Well, y'all! Thanks for coming to my rescue with your encouragement and support as I adjust to my new hair-do. I don't know why I'm struggling with it because, as my sister pointed out last night, it's really not all that different from the last time I got it cut by my friend and neighbor Maha. It's just that when I leave Maha's salon (in her basement) I always feel beautiful and amazing, and when I left the new salon Thursday I felt like an egg on two legs, wearin' Aunt Gladys's wig.
An egg? you ask. Yes. I've hit the stage in pregnancy where when I'm standing up, I look like Humpty Dumpty with skinny pretzel legs (skinny at least in comparison to the rest of me). It's no better when I sit down, really, because I've already got that whole bullfrog look going on, wherein my belly sits on my lap, my boobs sit on my belly, and my chin sits on my boobs. And I can still put my pants on one leg at a time like anybody, only I can't just pull my knees straight up toward my chest and ploink them back down. Oh, no. I have to lift mine waaaay up and jut them FAR out to each side, around my watermelon belly. See? Bullfrog. Not that I'm complaining. I'm just sayin'.
What Questions Do You Have for My Answers, Part, What, Like Six or So?
AndiK's interested in some real Southern thangs, y'all.
I second the votes for top-ten boy baby names and the story of why you started blogging.
Did the boy names. Kinda did the why I started bloggin' but will do more next week.
And have you ever tried North Carolina BBQ? Thoughts?

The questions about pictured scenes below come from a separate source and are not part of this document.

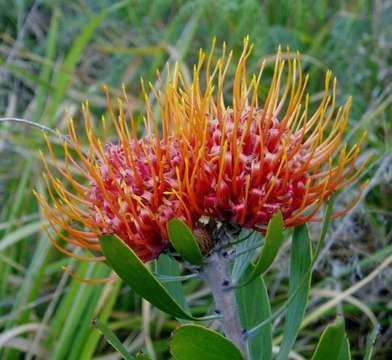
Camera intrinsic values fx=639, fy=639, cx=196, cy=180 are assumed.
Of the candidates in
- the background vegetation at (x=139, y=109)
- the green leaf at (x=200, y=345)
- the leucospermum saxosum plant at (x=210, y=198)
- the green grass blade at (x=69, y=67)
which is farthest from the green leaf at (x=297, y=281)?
the green grass blade at (x=69, y=67)

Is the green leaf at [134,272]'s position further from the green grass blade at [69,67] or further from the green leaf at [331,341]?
the green grass blade at [69,67]

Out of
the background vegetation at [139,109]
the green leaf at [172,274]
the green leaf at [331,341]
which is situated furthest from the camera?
the background vegetation at [139,109]

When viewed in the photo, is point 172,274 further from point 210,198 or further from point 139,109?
point 139,109

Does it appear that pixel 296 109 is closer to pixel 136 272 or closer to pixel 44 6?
pixel 136 272

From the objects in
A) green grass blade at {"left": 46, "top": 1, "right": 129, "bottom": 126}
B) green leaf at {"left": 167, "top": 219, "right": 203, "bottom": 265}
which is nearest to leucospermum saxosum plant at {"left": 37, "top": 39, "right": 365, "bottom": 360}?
green leaf at {"left": 167, "top": 219, "right": 203, "bottom": 265}

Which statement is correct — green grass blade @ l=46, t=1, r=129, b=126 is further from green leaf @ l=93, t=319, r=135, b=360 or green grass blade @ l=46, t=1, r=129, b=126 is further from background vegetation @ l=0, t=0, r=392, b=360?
green leaf @ l=93, t=319, r=135, b=360

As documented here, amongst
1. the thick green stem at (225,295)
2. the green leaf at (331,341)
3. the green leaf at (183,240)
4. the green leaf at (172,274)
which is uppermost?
the green leaf at (183,240)

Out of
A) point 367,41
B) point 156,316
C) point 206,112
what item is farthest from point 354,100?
point 206,112
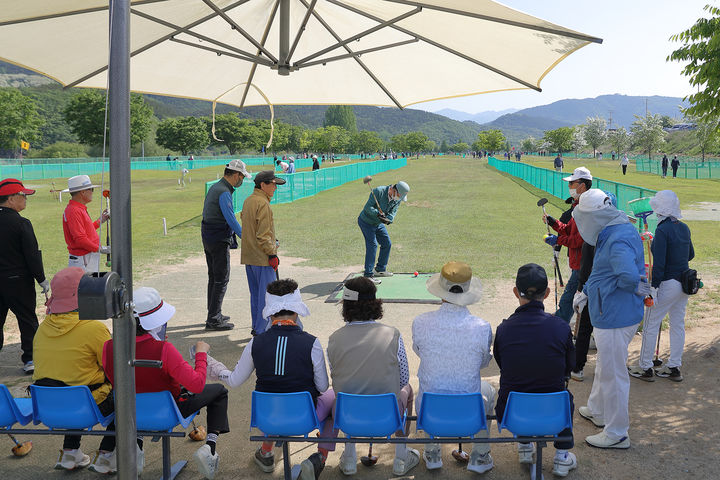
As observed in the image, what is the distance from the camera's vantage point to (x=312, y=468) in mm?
3807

M'kay. First, well of course I have! Don't be ridiculous. (And I meant that in a very loving and good-spirited way, AndiK.) Mama grew up in the Golden Cawner of SC (after a brief stay in Georgia), which is that northwestern Carolina-the-Lower sweet spot from which you can drive up into the North Carolina mountains in the bat of a pretty little eyelash. In South Carolina, we call it "Carolina Barbecue," and take full ownership of it like it was OUR idea, just as we also say, "Why James Taylor's from Carolina!" all puffed up and proud as if we formed him in our own two hands and breathed life into his lungs and inspired him our-very-own-selves to write "Carolina in My Mind."

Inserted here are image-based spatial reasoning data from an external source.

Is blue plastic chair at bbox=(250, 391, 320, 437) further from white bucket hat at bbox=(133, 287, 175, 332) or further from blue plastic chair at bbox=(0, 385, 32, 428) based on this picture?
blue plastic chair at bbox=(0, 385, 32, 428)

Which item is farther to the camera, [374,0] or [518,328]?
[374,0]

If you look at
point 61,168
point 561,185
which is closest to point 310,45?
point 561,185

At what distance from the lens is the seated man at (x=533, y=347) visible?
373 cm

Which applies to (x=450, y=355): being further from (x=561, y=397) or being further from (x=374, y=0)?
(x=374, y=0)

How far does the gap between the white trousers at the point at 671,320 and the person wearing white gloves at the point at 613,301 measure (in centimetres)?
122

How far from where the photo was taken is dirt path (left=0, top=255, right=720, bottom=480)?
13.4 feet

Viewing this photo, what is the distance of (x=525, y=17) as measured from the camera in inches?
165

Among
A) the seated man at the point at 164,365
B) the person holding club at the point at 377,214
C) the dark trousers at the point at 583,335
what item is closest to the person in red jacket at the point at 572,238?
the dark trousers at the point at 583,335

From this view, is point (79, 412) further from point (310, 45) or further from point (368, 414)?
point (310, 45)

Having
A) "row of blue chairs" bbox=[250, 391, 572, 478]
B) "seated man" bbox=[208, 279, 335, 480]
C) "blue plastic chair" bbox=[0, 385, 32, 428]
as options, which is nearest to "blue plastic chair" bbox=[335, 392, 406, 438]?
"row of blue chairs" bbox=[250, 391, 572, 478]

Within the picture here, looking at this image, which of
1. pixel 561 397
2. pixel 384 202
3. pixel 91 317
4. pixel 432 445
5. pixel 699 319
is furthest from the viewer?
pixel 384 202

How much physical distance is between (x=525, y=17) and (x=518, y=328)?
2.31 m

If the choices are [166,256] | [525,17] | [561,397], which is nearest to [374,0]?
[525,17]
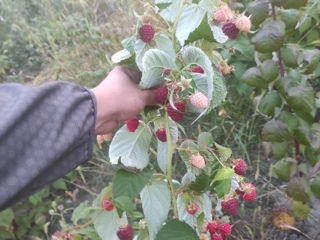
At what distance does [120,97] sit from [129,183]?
0.57 ft

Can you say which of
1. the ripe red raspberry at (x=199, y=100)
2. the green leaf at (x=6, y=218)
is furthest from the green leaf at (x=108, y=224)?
the green leaf at (x=6, y=218)

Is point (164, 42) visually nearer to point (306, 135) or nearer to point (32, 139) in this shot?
point (32, 139)

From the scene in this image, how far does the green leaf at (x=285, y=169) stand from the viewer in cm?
137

For those of you who aren't from around those parts and aren't familiar with Carolina Q, allow me to 'splanify. To me, the Carolina modifier attached to barbecue indicates less sweet sauciness, in fact I'd characterize Carolina's version of this roasted porcine delight as downright tangy. I went and looked it up though 'cause y'all know me, my descriptions tend to lack grounding and specificity, and tend to lean heavily on ephemeral metaphor and whimsical imagery, which is all well and good, but even I know when you're tryin' to compare and contrast something as illusive as two different ways of cookin' up a little pig meat, it's best to employ some actual, you know, tangible facts. Here's what I found on eHow.com:
North Carolina barbecue is one of the most famous and beloved regional cuisines in all the fifty states. NC BBQ, as locals call it, cooks pig meat at quite low temperatures for up to 18 hours at a time. The barbecue style, which evolved over generations of tradition, uses little sauce and flavoring and instead brings out the flavor of the meat and fire.
Hmmm -- I see they got a completely unbiased North Carolinian to write that.

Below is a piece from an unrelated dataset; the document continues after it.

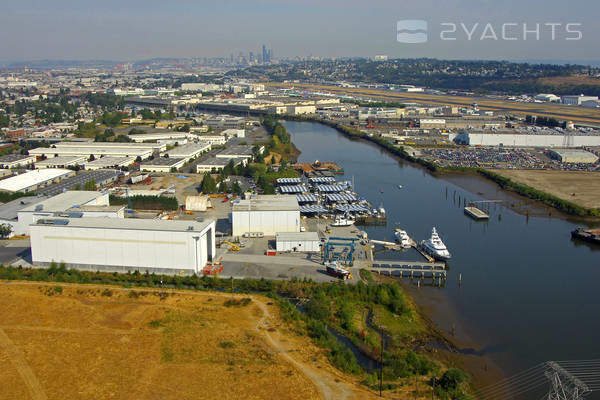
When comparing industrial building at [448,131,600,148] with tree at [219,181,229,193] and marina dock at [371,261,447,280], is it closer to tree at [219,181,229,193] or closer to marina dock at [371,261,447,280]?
tree at [219,181,229,193]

But despite the unmistakable and glaring prejudices implicit in this definition, it will do for my purposes. Only when I think of Carolina Q, I also tend to include mustard in my vision. If you buy you some Carolina BBQ sauce at a roadside stand in the mountains of North Carolina, it's quite yellow, and handsomely flecked with black pepper. But that's yet another log on the tangy fire, isn't it? So I won't quibble.
Now other regional BBQ-styles most definitely employ very slow methods of cooking like smoking and pit-roasting, so I'd question North Carolina claiming that as their own unique crowning glory. I would say that Carolina Q distinguishes itself most honestly by being less saucy and sweet, and more tangy and spicy than its cousins to the South and West, and that's what helps to spotlight the meat's flavor and smokiness. I am CERTAIN that there are Carolinians both Top and Bottom who would like to add their own perspectives on this matter, and those comments are WELCOME. Let us just remember to be kind and respectful, and let us also remember this certain, undeniable fact:
North Carolina may lay honest claim to great barbecue and even to James Taylor, but South Carolina's got the best football.
And what do you call those bugs whose bottoms light up? Fireflies or lightning bugs?
I call 'em lightnin' bugs. What in tarnation's a firefly? Sounds dangerous, to me.
Mama can't ever listen to this one without her own silver tear appearin'. That's some talent you got there, J.T.